Economic recovery from the COVID-19 pandemic has slowed in recent months, as a wave of new delta variant cases has left its mark on the job market. After adding an average of 889,000 jobs per month in May, June, and July, the nation added only 366,000 in August and only 194,000 in September, leaving the economy still 4.97 million jobs short of its pre-pandemic levels. West Virginia experienced a similar trend. After adding an average of 2,600 jobs per month in 2021 through July, the state lost 200 jobs in August, and is still down 28,700 jobs from its pre-pandemic level.
With the recovery slowing, it is more important than ever to make the robust investments included in the Build Back Better agenda that will both support millions of jobs and address many longstanding needs that have been highlighted and exacerbated by the pandemic. However, Congress is considering cutting back the scale and scope of the the package, with West Virginia’s Senator Joe Manchin calling for the reconciliation package to be cut from $3.5 trillion to $1.5 trillion over 10 years. This would mean the legislation would support far fewer jobs and deliver far fewer benefits to lift up working families and boost the economy as a whole.
The Build Back Better agenda, combining the Bipartisan Infrastructure Framework and the proposed $3.5 trillion budget reconciliation package, is estimated to support more than 4 million jobs annually, including over 17,000 annually in West Virginia.
According to an analysis by the Economic Policy Institute, slashing the budget reconciliation package from $3.5 trillion to $1.5 million, as proposed by Senator Manchin, would mean nearly 2 million fewer jobs supported per year nationwide. In West Virginia, the number of jobs supported per year would fall from 17,290 to just 7,490, a reduction of 9,880 jobs per year.
The reduction in jobs supported is equivalent to 1.33 percent of the state’s overall employment. The health care and social assistance sector would be most impacted, with West Virginia seeing 3,800 fewer of these jobs. The state would also see 900 fewer manufacturing jobs and 400 fewer construction jobs, while being no better off in terms of fossil fuel industry jobs.

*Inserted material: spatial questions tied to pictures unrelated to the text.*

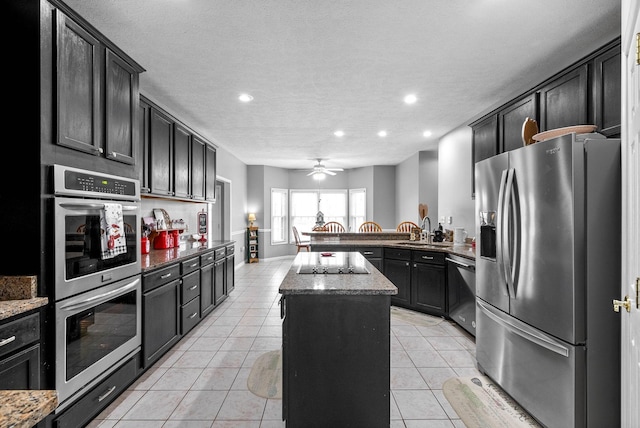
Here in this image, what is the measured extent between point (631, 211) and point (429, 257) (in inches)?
109

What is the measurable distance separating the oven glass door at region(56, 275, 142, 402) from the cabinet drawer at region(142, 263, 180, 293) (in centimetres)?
10

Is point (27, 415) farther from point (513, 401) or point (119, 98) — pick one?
point (513, 401)

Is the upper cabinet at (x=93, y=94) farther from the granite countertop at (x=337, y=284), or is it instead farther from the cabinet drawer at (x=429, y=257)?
the cabinet drawer at (x=429, y=257)

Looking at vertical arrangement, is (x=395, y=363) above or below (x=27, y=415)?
below

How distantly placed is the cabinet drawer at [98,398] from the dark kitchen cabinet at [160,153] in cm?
169

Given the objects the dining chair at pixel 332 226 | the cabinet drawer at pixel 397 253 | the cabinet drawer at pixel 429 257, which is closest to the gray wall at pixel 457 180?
the cabinet drawer at pixel 429 257

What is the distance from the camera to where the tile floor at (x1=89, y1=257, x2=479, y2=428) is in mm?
2068

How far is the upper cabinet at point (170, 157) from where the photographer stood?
3.17 m

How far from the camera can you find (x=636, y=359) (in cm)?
119

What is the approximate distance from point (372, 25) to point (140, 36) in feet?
5.56

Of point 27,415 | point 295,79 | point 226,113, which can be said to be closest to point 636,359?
point 27,415

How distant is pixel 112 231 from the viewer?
2115mm

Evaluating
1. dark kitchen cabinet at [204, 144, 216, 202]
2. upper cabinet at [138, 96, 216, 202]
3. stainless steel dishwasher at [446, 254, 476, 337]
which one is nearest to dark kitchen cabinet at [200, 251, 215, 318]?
upper cabinet at [138, 96, 216, 202]

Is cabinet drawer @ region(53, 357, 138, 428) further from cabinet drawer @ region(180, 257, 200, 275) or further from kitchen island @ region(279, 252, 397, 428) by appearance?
kitchen island @ region(279, 252, 397, 428)
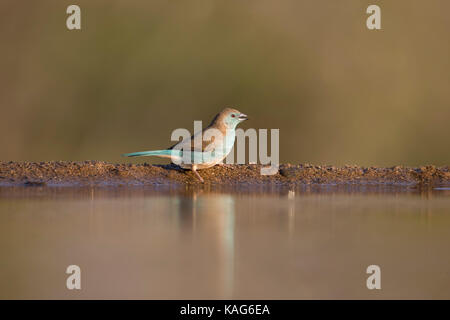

Scaling back the Build Back Better agenda would not only mean delivering fewer tangible benefits to West Virginia families, it would also severely compromise the recovery plan’s value as macroeconomic insurance against the recovery waning in the coming years. The provisions of the American Rescue Plan, including stimulus payments, enhanced unemployment benefits, increased Medicaid match rates, and billions in state and local government aid, have helped fuel the recovery and have kept West Virginia’s economy afloat throughout the pandemic. However, the impact of these provisions will soon fade, even though the state and national economy are far from fully recovered. In past recessions, withdrawing fiscal support prematurely resulted in protracted recoveries and prolonged spells of high unemployment. The Build Back Better agenda is designed to prevent that from happening and is intended to get the economy back to full capacity, without causing high inflation or adding to the federal debt.
The Build Back Better agenda would make historic investments in some of West Virginia’s most longstanding needs, such as lack of child care, food insecurity, and lack of good pay for critical jobs like our child care and home health workforces, while also addressing rising income inequality. These investments would strengthen the nation’s and the state’s long-term economic growth, support millions of jobs, and deliver real benefits to workers and families. Scaling back would be moving in the wrong direction.